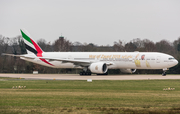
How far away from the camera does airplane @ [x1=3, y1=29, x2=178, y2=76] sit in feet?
156

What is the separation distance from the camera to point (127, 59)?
49.8 m

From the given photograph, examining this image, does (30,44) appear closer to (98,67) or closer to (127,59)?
(98,67)

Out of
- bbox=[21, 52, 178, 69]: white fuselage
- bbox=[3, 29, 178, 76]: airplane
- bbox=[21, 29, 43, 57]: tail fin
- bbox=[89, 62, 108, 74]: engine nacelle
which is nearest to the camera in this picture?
bbox=[21, 52, 178, 69]: white fuselage

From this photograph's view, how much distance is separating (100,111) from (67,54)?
140 feet

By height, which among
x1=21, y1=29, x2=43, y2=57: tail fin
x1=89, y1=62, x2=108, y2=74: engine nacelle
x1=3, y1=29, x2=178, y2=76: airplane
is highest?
x1=21, y1=29, x2=43, y2=57: tail fin

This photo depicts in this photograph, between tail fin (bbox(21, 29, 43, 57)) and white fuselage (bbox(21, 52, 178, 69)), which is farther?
tail fin (bbox(21, 29, 43, 57))

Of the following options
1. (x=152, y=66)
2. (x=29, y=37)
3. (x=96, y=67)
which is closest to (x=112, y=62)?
(x=96, y=67)

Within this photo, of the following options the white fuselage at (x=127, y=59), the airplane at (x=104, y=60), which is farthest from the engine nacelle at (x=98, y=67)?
→ the white fuselage at (x=127, y=59)

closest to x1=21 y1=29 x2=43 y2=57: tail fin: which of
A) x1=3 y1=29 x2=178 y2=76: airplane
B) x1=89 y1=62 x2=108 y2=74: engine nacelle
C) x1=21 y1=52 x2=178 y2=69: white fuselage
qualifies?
x1=3 y1=29 x2=178 y2=76: airplane

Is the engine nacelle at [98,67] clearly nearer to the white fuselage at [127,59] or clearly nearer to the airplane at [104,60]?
the airplane at [104,60]

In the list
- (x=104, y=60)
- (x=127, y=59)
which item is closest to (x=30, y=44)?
(x=104, y=60)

****************************************

Reproduce word for word the part of the material that opens with the line containing "This photo depicts" and runs through the end of the material, including both ends.

This photo depicts in this photograph, between tail fin (bbox(21, 29, 43, 57)) and white fuselage (bbox(21, 52, 178, 69)), which is farther?
tail fin (bbox(21, 29, 43, 57))

Of the following options
1. (x=152, y=66)
2. (x=29, y=37)
3. (x=96, y=67)
which is closest to (x=112, y=62)?
(x=96, y=67)

Within this photo, of the following options the white fuselage at (x=127, y=59), the airplane at (x=104, y=60), which is farthest from the engine nacelle at (x=98, y=67)?
→ the white fuselage at (x=127, y=59)

closest to x1=21 y1=29 x2=43 y2=57: tail fin: which of
A) x1=3 y1=29 x2=178 y2=76: airplane
B) x1=89 y1=62 x2=108 y2=74: engine nacelle
C) x1=21 y1=52 x2=178 y2=69: white fuselage
qualifies?
x1=3 y1=29 x2=178 y2=76: airplane

Is the engine nacelle at [98,67] clearly nearer to the white fuselage at [127,59] or clearly nearer to the airplane at [104,60]?
the airplane at [104,60]

In the list
- (x=104, y=60)
- (x=127, y=59)
which item is closest to (x=30, y=44)?
(x=104, y=60)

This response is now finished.